Die Prognosen könnten nicht besser sein. Bis zum Jahr 2010 soll die installierte Windkraftleistung in Europa von heute 10.000 Megawatt (MW) auf 60.000 MW ansteigen. „Dieses Ziel ist realistisch“, meint Klaus Rave, Präsident der Europäischen Windenergievereinigung (Ewea). Ein Blick auf drei Länder zeigt, wie das Tempo beim Ausbau der regenerativen Energien zunimmt. In Spanien wächst der Anteil der Windenergie derzeit stärker als in Deutschland und in Dänemark. Auch die Türkei setzt auf die Kraft des Windes, und selbst in Frankreich laufen die ersten großen Windparkprojekte an. Bereits in zehn Jahren, so die Kalkulation von Ewea-Chef Rave, könnte die Windenergie etwa 5 Prozent der europäischen Stromerzeugung decken.

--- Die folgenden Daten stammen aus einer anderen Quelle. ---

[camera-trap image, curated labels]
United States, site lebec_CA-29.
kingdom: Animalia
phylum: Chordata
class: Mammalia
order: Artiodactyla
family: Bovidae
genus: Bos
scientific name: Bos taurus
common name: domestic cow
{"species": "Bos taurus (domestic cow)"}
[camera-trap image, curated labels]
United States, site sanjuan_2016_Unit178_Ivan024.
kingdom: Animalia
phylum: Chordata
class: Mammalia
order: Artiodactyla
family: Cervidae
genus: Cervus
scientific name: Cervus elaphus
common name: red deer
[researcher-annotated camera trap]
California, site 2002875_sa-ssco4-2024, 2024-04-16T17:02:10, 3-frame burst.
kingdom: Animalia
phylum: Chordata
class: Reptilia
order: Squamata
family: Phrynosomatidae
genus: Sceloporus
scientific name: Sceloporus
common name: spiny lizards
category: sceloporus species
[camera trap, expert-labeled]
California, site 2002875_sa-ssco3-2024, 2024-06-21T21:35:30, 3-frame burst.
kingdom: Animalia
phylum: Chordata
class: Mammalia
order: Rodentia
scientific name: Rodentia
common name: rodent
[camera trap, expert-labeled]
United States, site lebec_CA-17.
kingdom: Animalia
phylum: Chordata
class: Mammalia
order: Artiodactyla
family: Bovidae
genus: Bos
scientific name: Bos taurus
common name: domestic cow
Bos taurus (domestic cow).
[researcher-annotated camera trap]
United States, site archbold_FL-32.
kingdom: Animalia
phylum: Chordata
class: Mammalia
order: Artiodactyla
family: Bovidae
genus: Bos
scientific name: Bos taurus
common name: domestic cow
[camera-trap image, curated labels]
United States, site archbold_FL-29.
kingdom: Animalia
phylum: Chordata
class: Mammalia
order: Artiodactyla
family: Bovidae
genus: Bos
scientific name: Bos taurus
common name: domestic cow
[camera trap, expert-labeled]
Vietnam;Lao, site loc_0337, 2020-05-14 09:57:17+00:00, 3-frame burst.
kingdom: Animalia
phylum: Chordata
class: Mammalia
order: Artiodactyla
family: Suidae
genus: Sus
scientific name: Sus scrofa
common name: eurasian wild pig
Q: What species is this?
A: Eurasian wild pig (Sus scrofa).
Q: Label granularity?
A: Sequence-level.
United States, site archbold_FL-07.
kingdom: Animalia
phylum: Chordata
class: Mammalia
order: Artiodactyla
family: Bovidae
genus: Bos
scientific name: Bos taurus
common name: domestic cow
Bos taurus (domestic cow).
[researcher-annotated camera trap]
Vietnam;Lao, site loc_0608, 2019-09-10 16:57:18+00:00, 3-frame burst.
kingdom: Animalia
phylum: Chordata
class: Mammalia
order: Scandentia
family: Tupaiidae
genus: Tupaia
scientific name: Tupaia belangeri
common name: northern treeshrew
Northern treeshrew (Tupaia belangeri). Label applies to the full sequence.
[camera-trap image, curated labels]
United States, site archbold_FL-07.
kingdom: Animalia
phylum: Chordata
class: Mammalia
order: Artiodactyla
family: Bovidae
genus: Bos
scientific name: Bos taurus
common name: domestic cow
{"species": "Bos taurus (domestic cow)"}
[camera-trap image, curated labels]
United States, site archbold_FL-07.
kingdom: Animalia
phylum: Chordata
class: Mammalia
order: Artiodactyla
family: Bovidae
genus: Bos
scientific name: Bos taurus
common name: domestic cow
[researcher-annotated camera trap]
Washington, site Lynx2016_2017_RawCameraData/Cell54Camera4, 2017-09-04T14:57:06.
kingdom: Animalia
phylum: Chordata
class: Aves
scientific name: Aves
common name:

Nur wer früh genug in das europäische Geschäft einsteigt, kann dort in der ersten Reihe mitmischen. Von den Erfahrungen in Deutschland profitieren zahlreiche Planungsbüros, die nun das „Modell Deutschland“ in Sachen Windenergie zu einem Exportschlager machen wollen. Mit dabei ist die am Neuen Markt boomende Umweltkontor Renewable Energy AG. Mit dem Kapitalzufluss aus dem Börsengang vom Sommer dieses Jahres will das im rheinischen Erkelenz heimische Unternehmen im Ausland „windige“ Pflöcke einschlagen. „Spanien steht bei uns ganz oben auf der Projektliste“, meint Unternehmensvorstand Heinrich Lohmann. Bis Ende 2002 will die AG auf der Iberischen Halbinsel Windfarmen in einer Größenordnung von 100 MW realisieren. Drei Großprojekte in den Regionen Andalusien und Aragón mit einem Investitionsvolumen von rund 250 Millionen Mark werden im Rahmen von Joint-Ventures mit lokalen Partnern umgesetzt. „Mit diesem Projektvolumen haben wir uns in Spanien optimal positioniert“, so Lohmann.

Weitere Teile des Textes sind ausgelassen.